Results: The result of social network analysis shows that in JPCM inter-departmental collaboration, the Ministry of Transport, Health Commission, Ministry of Public Security, Ministry of Emergency Management, Ministry of Culture and Tourism, Ministry of Education, and Development and Reform Commission are mainly involved. The regression analysis result indicates that the department’s engagement in collaborative actions is determined and influenced by the department’s statutory duties. The more statutory duties department has, the more it is in a critical position and role for JPCM.
Discussion: The study can assist emergency management practitioners and academic departments in utilizing evidence-based approaches to justify the collaboration and involvement of participating departments. The analysis of the collaborative networks considering JPCM in China by the participation and organization logic is of fundamental significance for arguing for complementing COVID emergency management and inter-departmental emergency collaboration studies.

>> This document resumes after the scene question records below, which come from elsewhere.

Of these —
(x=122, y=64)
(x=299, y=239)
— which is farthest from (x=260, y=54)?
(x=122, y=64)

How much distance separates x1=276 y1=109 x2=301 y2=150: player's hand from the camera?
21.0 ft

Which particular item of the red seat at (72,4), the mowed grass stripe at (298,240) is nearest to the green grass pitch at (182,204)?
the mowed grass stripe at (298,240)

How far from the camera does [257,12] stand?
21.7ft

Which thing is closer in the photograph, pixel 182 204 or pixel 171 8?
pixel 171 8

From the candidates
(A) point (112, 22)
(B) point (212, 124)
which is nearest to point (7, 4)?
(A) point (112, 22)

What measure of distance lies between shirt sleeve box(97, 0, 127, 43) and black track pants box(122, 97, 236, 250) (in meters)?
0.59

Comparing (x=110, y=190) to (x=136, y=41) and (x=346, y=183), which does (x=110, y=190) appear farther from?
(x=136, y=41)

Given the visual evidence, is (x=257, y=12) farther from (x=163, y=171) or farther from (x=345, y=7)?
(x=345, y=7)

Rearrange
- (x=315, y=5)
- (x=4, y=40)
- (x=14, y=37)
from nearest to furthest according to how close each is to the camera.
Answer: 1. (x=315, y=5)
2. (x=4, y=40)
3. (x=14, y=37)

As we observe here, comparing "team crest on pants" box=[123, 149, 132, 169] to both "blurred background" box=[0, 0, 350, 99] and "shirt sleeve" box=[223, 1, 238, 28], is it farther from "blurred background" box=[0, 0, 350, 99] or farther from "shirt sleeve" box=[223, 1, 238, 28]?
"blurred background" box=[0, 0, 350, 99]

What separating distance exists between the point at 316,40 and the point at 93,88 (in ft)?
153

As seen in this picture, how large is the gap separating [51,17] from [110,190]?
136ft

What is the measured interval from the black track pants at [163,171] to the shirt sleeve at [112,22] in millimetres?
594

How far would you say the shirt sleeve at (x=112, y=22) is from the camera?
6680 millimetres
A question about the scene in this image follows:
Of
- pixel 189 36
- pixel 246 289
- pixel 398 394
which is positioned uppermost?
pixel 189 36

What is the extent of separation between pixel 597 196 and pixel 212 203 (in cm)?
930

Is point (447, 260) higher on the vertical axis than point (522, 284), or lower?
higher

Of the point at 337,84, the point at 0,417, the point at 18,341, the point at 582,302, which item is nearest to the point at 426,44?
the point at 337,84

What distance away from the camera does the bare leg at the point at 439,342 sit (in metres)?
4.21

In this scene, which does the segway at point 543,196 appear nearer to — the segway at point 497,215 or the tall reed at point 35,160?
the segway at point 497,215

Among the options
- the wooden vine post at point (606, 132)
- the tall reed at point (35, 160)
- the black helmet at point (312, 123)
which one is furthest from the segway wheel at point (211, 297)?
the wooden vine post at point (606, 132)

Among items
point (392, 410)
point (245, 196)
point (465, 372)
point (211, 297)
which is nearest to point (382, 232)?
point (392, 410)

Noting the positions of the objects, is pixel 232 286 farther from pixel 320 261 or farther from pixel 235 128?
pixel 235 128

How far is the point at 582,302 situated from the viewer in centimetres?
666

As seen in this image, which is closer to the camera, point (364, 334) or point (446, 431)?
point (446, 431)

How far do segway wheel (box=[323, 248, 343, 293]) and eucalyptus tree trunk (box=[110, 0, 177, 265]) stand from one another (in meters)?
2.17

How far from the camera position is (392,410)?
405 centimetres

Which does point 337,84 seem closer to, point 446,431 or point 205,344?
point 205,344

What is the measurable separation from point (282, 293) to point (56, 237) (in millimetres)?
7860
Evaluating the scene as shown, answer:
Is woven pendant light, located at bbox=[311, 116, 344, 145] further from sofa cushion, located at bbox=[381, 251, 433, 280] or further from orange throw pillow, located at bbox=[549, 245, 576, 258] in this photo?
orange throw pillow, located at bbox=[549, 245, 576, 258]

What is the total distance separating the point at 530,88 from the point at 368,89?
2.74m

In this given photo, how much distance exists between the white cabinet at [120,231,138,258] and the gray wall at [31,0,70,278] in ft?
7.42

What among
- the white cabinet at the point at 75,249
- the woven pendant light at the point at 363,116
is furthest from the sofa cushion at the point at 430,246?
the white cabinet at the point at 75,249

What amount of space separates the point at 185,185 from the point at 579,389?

Keywords: Joint Prevention and Control Mechanism, inter-departmental collaboration, COVID, centrality, departmental resources

Introduction

In recent decades, studies have indicated that the emergency management system has progressively shifted from a centralized command and control framework to a more collaborative approach.1–4 Among studies, emergency management studies have been approached from a multi-organizational collaborative perspective by public administration and social policy scholars.5–15 In particular, what is the role of inter-departmental relationships in promoting collaboration within and between different levels of government? It is advisable to prioritize inter-departmental collaboration to implement policy decisions effectively.9,16 Many studies have suggested that integrated, interdependent collaborations allow different departments to work together and develop new ways to solve problems too big for any one department to handle alone.17–19 Moreover, a network that is characterized by increased dynamism and adaptability has been observed to facilitate collaboration among multiple departments,9 including informal networks and mechanisms that aim to assist their residents in responding to and recovering from various crises.20

According to scholars following China’s most recent policy developments, the Joint Epidemic Prevention and Control Mechanism (JPCM) has become an essential component of COVID emergency management in this country.21 The official definition of the JPCM is a multi-ministerial coordination working mechanism established by the State Council of China. The Chinese government has responded to the increasing scale of comprehensive emergencies by enhancing JPCM. This has entailed the establishment of inter-departmental collaborative emergency response networks, cross-level governmental interaction and coordination channels dedicated to COVID response, and development of extensive grassroots community mobilization capacities. JPCM operates at various levels of government hierarchy across the country, which are supported by the General Office (GO) (or called emergency rescue headquarters) as a standing department.22,23 In this manner, cross-level collaboration entities have evolved into a loosen-structured mechanism that divides tasks and assigns them to JPCMs at different levels. Then each JPCM at a given level facilitates emergency health response tasks by promoting inter-departmental collaborations. As a critical case in emergency management, JPCM provides a complement for studying the advancing emergency management systems. Hence, there is a need for a differentiated investigation of how inter-department emergency collaboration of the JPCM enables speedy reaction during sizeable public health emergencies. It is worth noting that departments are basic units and elements within collaborative networks. A department’s resources and position in the network play a fundamental role in understanding the overall structure and operation of the JPCM emergency response. For this reason, this paper aims to study how departmental resources can impact departmental positions within a network, such as departmental duties, staffing levels, and approved annual budgets. The study can assist emergency management practitioners and academic departments in utilizing evidence-based approaches to justify the collaboration and involvement of participating departments. This study takes the inter-departmental collaborative networks of The State Council level of JPCM as an example.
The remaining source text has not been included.